There is an arthroscopic technique for removing a wrist ganglion. It is straightforward and requires two small puncture wounds in the wrist. It is as equally effective as open ganglion removal only it leaves an even smaller incisional scar and it costs a lot more due to use of elaborate equipment. The person determined to absolutely minimize the size of the scar and for whom "money is no object" - there aren't many of those around - arthroscopic removal of a ganglion is a safe, straightforward outpatient procedure. Surgical removal of ganglia in general is quite effective. However, in order to obtain a good result one must do the surgery in an operating room. This prevents injury to associated structures such as the superficial nerves and arteries and minimizes incision size. It decreases the chance of recurrence by allowing careful dissection down to the base of the ganglion and excision of the entire ganglion with its origin.

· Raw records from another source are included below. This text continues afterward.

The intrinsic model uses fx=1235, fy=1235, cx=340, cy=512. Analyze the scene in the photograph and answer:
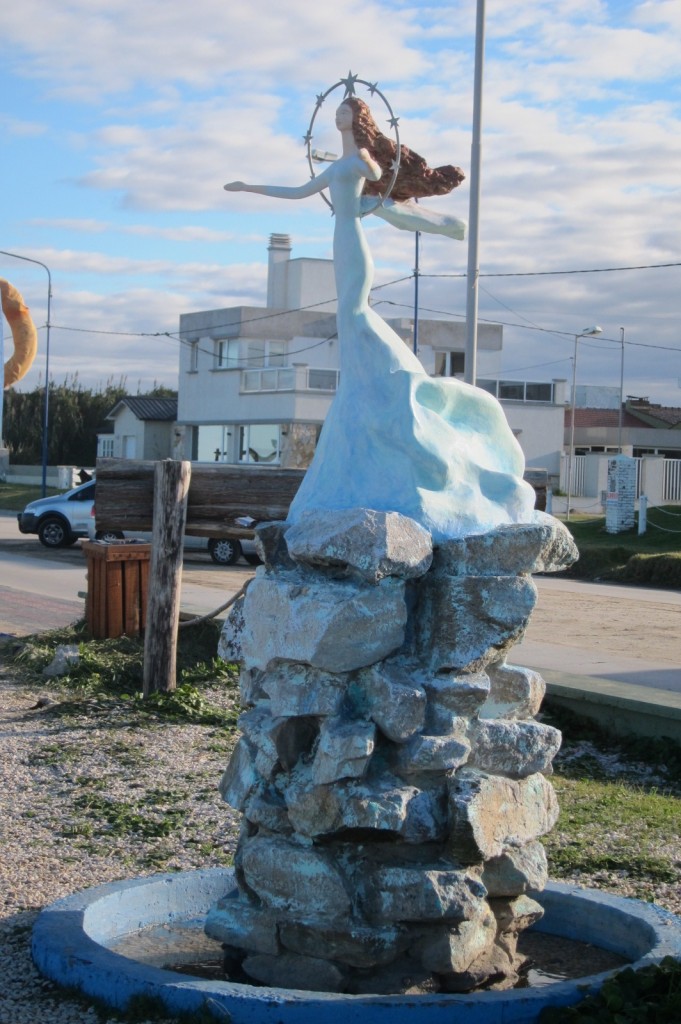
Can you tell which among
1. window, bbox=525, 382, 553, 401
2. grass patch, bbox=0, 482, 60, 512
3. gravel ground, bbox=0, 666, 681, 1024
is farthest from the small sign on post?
grass patch, bbox=0, 482, 60, 512

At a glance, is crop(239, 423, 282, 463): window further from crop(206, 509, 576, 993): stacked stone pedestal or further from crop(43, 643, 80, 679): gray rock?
crop(206, 509, 576, 993): stacked stone pedestal

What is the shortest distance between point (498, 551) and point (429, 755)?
2.59ft

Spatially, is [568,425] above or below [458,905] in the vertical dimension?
above

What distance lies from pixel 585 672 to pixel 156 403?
42896 mm

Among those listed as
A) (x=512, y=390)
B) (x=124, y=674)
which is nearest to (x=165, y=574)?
(x=124, y=674)

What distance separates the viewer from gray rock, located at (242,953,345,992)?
14.0 feet

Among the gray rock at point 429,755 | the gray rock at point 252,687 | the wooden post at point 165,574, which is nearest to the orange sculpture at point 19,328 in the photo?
the wooden post at point 165,574

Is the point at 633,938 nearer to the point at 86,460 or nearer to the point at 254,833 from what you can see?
the point at 254,833

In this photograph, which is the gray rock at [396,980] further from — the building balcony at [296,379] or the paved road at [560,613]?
the building balcony at [296,379]

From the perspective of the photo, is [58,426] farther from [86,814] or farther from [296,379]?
[86,814]

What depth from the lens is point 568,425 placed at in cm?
5584

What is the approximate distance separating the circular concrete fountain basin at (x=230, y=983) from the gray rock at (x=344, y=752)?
2.32ft

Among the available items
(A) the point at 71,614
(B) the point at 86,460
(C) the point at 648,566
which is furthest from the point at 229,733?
(B) the point at 86,460

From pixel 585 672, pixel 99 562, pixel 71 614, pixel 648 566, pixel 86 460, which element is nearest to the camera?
pixel 585 672
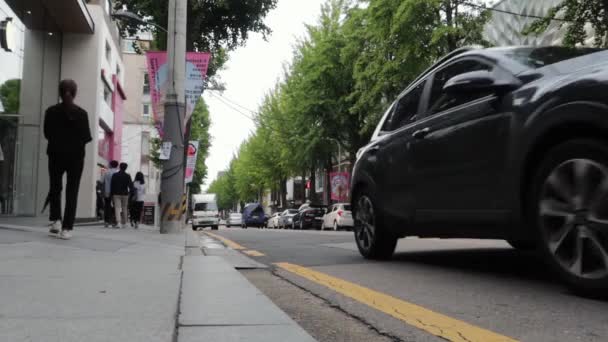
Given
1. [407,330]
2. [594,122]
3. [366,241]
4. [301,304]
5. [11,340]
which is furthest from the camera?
[366,241]

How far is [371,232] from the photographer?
5.63m

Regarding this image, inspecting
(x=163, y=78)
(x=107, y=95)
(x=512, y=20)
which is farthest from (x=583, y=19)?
(x=512, y=20)

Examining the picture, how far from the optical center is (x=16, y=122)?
675 inches

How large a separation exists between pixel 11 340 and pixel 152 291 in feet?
3.85

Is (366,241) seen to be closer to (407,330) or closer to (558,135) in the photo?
(558,135)

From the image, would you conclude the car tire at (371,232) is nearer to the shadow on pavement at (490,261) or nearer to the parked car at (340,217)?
the shadow on pavement at (490,261)

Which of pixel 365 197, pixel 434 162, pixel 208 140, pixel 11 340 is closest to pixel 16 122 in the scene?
pixel 365 197

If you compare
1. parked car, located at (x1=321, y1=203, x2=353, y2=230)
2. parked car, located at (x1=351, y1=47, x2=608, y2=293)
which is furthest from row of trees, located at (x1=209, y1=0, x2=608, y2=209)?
parked car, located at (x1=351, y1=47, x2=608, y2=293)

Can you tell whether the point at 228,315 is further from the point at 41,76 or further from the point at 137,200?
the point at 41,76

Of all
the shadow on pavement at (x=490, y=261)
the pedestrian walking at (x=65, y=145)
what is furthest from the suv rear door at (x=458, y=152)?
the pedestrian walking at (x=65, y=145)

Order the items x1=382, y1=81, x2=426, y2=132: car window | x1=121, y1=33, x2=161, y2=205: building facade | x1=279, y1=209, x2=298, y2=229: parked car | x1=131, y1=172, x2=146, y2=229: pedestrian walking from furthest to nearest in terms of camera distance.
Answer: x1=121, y1=33, x2=161, y2=205: building facade, x1=279, y1=209, x2=298, y2=229: parked car, x1=131, y1=172, x2=146, y2=229: pedestrian walking, x1=382, y1=81, x2=426, y2=132: car window

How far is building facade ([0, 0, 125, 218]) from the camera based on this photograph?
1647 centimetres

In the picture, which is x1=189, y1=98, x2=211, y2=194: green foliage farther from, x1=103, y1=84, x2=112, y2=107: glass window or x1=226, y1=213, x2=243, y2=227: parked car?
x1=103, y1=84, x2=112, y2=107: glass window

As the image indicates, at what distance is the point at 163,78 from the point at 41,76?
9242 millimetres
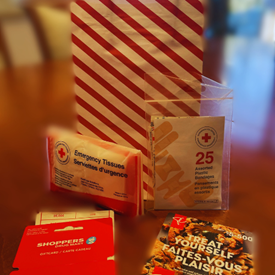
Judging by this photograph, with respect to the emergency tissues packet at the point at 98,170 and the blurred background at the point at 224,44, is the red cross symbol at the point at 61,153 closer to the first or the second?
the emergency tissues packet at the point at 98,170

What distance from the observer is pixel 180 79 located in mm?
708

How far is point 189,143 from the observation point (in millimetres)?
662

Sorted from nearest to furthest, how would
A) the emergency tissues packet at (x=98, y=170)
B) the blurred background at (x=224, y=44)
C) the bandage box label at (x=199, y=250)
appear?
the bandage box label at (x=199, y=250), the emergency tissues packet at (x=98, y=170), the blurred background at (x=224, y=44)

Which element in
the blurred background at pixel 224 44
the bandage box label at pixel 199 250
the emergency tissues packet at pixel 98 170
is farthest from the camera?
the blurred background at pixel 224 44

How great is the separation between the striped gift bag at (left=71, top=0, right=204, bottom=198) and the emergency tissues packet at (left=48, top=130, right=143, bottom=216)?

Physical or Occupational Therapy
It's rare for a person who undergoes ganglion removal to require hand therapy afterwards if treated at Nebraska Hand & Shoulder Institute, P.C. There is usually minimal discomfort after surgery. Since there are no restrictions necessary, the patient is allowed to move her fingers and wrist immediately. Significant stiffness develops only if the patient babies herself and refuses to do simple exercises. Total ganglion removal provides 85-90% chance of permanent cure. Surgery achieves difinitive tissue diagnosis and treatment in one sitting. If the specimen appears classical for a benign (non cancerous) ganglion, it may not be necessary to send it to a pathologist and incur an additional charge, though hospital regulations may mandate having the pathologist look at the specimen. Having an absolute tissue diagnosis often provides an unparalleled measure of confidence in a person by eliminating the fear of an undiagnosed cancer.